Russian scientists have been doing a surprising amount of research on reactor designs and fuel cycles, with a variety of cooling systems, says Paul. “Their nuclear engineering capability is very highly developed.” The role for US labs in supporting new policy involves their experiences in improving plant reliability, reactor control systems, and efficiencies to get the most electricity for the investor’s dollar.

“In this country we have improved our reactors to the point where they are now operating so much better in producing electricity that we have created the equivalent of 27 additional plants to the grid,” Paul told the Lab News. And that’s important because no new nuclear plants have actually been built in the US since the Palo Verde nuclear plant in Arizona in the 1970s (although a number of plants started earlier and work stopped in the 1970s have now been completed).

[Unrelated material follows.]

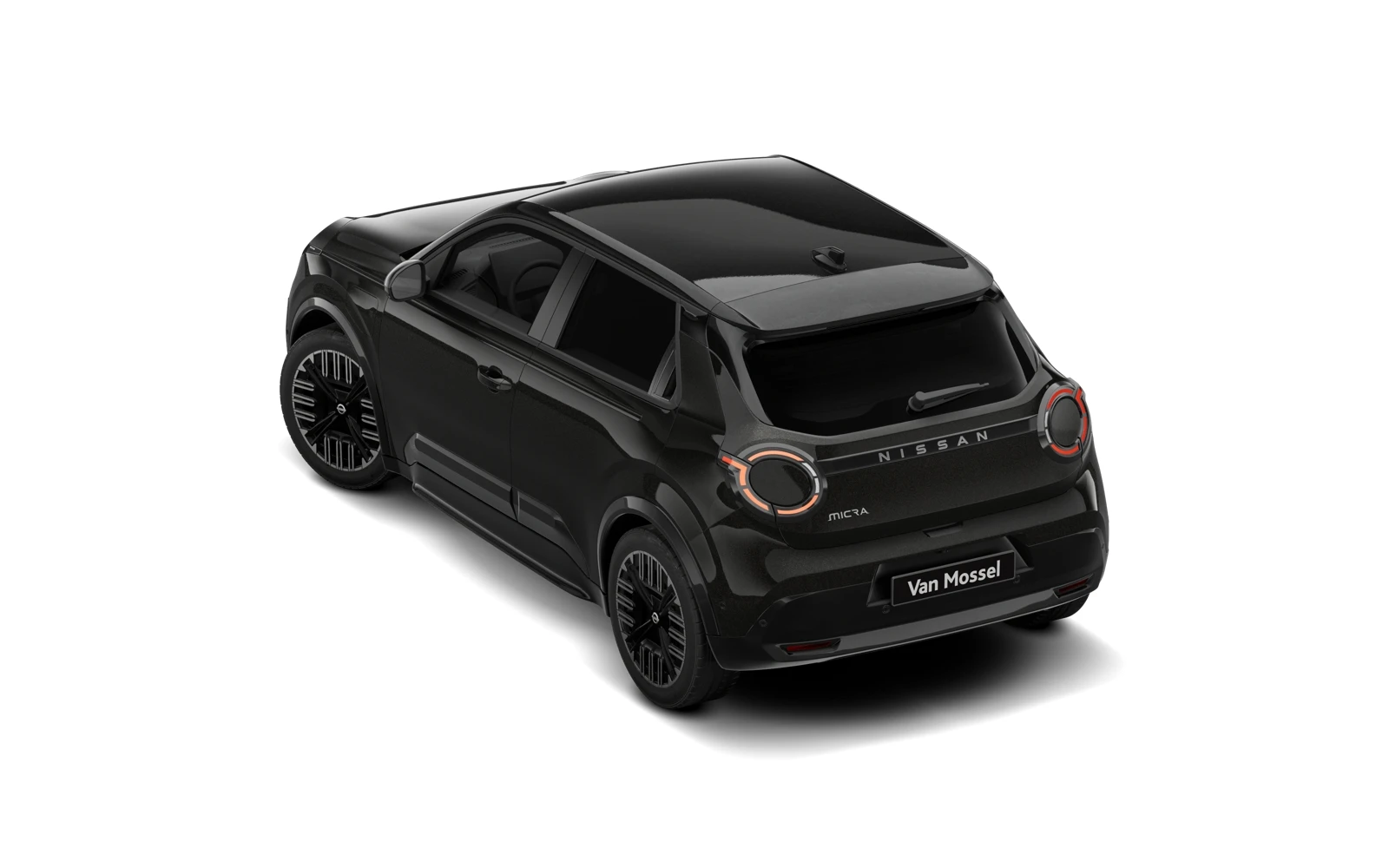 Nissan-Micra-image-7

Sandia’s modeling and simulation capabilities can be valuable in predicting reliability of new plant designs. “We can build them and test them in cyberspace, and when we’re sure a design has the required reliability we can build it. The Russians are keenly interested in this capability.”
Spreading the cause beyond the US and Russia is another goal of the consortium of laboratory directors. France, a major nuclear power player, has expressed an interest and will discuss the concepts with US representatives, says Paul. Russia has committed to approaching Japan, another key player.
To make this nuclear dream a reality, the US government may have to intercede, as it did in the first nuclear era, to build some pilot plants to demonstrate the effectiveness of the new designs, says Paul. “Sandia’s job will be system integration. We need to keep the consortium of talent we have together to provide leadership and move forward.”

“We are doing our homework as a system of national laboratories to predict reliability and address safety concerns. We are addressing proliferation concerns as a centerpiece of the effort. This is a huge research task, but as a system of labs we can accomplish it.”